## STATED EXERCISE
Update the records below by replacing "weathered headstone" with "mossy headstone" wherever it occurs, and leave everything else unchanged.
··· STORED RECORDS
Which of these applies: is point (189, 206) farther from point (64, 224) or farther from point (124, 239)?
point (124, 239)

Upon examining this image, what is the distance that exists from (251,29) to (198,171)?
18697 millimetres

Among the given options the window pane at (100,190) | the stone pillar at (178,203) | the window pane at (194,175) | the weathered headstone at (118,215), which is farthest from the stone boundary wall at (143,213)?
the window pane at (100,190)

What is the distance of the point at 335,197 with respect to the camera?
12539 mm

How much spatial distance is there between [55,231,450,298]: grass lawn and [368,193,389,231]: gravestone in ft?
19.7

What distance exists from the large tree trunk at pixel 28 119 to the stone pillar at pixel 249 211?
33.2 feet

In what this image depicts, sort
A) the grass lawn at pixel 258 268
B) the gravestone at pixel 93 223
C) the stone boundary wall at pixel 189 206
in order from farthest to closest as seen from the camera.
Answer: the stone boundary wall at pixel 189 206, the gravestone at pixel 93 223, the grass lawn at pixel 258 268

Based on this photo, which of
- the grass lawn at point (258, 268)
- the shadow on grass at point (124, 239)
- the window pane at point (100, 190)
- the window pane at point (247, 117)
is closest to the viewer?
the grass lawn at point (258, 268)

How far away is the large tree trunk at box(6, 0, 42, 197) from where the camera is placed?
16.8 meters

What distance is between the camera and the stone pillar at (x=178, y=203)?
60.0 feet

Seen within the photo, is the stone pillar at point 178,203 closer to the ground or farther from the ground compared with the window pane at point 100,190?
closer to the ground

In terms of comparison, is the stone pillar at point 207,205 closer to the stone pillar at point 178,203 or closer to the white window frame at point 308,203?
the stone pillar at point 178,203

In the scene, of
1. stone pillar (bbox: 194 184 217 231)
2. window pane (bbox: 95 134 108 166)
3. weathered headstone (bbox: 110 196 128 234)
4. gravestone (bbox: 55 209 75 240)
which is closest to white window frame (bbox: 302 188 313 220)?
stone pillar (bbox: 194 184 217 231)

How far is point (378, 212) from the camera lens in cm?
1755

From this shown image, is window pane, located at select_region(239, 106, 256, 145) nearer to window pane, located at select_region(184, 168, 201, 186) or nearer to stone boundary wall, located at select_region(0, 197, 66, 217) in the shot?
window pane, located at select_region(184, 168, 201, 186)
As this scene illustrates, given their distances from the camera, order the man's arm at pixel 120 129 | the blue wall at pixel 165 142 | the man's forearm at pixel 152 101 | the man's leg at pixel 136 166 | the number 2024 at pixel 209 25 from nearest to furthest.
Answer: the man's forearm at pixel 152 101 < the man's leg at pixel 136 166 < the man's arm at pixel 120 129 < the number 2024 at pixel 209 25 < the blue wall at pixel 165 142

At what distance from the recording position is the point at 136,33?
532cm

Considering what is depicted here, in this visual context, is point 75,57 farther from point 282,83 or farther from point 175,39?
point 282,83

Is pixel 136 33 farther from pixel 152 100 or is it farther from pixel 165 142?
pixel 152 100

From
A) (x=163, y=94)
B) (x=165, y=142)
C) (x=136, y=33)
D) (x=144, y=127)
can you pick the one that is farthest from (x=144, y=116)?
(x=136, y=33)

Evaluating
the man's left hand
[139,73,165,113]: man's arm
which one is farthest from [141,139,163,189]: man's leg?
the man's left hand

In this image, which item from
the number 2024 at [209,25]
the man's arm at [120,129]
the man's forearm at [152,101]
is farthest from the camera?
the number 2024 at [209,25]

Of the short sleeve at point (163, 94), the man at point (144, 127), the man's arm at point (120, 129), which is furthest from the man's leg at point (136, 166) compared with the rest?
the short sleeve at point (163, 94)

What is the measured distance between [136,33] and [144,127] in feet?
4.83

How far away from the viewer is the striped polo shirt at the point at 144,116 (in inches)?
······
## SOLUTION TO THIS EXERCISE
Which of these applies: is point (189, 206) farther from point (64, 224) or farther from point (124, 239)?
point (124, 239)

Upon examining this image, what is the distance that exists from (251,29) to (198,171)?
18697 millimetres

Among the given options the window pane at (100,190) | the stone pillar at (178,203) | the window pane at (194,175) | the mossy headstone at (118,215), which is farthest from the stone boundary wall at (143,213)?
the window pane at (100,190)

What is the distance of the point at 335,197 with respect to the camera?
12539 mm

How much spatial distance is there between [55,231,450,298]: grass lawn and [368,193,389,231]: gravestone in ft?
19.7

What distance exists from the large tree trunk at pixel 28 119 to the stone pillar at pixel 249 211?
33.2 feet

In what this image depicts, sort
A) the grass lawn at pixel 258 268
B) the gravestone at pixel 93 223
C) the stone boundary wall at pixel 189 206
in order from farthest to closest as seen from the camera.
Answer: the stone boundary wall at pixel 189 206, the gravestone at pixel 93 223, the grass lawn at pixel 258 268

Based on this photo, which of
- the grass lawn at point (258, 268)
- the shadow on grass at point (124, 239)
- the window pane at point (100, 190)
- the window pane at point (247, 117)
is closest to the viewer?
the grass lawn at point (258, 268)

How far away is the large tree trunk at box(6, 0, 42, 197) from where the camera is placed?
16.8 meters

What distance is between the camera and the stone pillar at (x=178, y=203)?
60.0 feet

Seen within the photo, is the stone pillar at point 178,203 closer to the ground or farther from the ground compared with the window pane at point 100,190?
closer to the ground

In terms of comparison, is the stone pillar at point 207,205 closer to the stone pillar at point 178,203 or closer to the white window frame at point 308,203?
the stone pillar at point 178,203

In the scene, of
1. stone pillar (bbox: 194 184 217 231)
2. window pane (bbox: 95 134 108 166)
3. mossy headstone (bbox: 110 196 128 234)
4. gravestone (bbox: 55 209 75 240)
which is closest to white window frame (bbox: 302 188 313 220)?
stone pillar (bbox: 194 184 217 231)

How far is point (378, 212) from the camera lens in cm?
1755

From this shown image, is window pane, located at select_region(239, 106, 256, 145) nearer to window pane, located at select_region(184, 168, 201, 186) or nearer to stone boundary wall, located at select_region(0, 197, 66, 217) in the shot?
window pane, located at select_region(184, 168, 201, 186)
As this scene illustrates, given their distances from the camera, order the man's arm at pixel 120 129 | the blue wall at pixel 165 142 | the man's forearm at pixel 152 101 | the man's leg at pixel 136 166 | the number 2024 at pixel 209 25 from nearest to furthest.
Answer: the man's forearm at pixel 152 101 < the man's leg at pixel 136 166 < the man's arm at pixel 120 129 < the number 2024 at pixel 209 25 < the blue wall at pixel 165 142

At what distance from the recording position is the point at 136,33?
532cm

Considering what is depicted here, in this visual context, is point 75,57 farther from point 282,83 or farther from point 175,39?
point 282,83

Is pixel 136 33 farther from pixel 152 100 or is it farther from pixel 165 142?
pixel 152 100

From
A) (x=163, y=94)
B) (x=165, y=142)
C) (x=136, y=33)
D) (x=144, y=127)
can you pick the one that is farthest from (x=144, y=116)?
(x=136, y=33)

Evaluating
the man's left hand
[139,73,165,113]: man's arm
which one is farthest from [141,139,163,189]: man's leg?
the man's left hand

In this image, which item from
the number 2024 at [209,25]
the man's arm at [120,129]
the man's forearm at [152,101]
is farthest from the camera?
the number 2024 at [209,25]

Of the short sleeve at point (163, 94), the man at point (144, 127), the man's arm at point (120, 129), which is furthest from the man's leg at point (136, 166) compared with the rest?
the short sleeve at point (163, 94)

What is the measured distance between [136,33] and [144,127] in feet?
4.83

How far away from the viewer is the striped polo shirt at the point at 144,116 (in inches)?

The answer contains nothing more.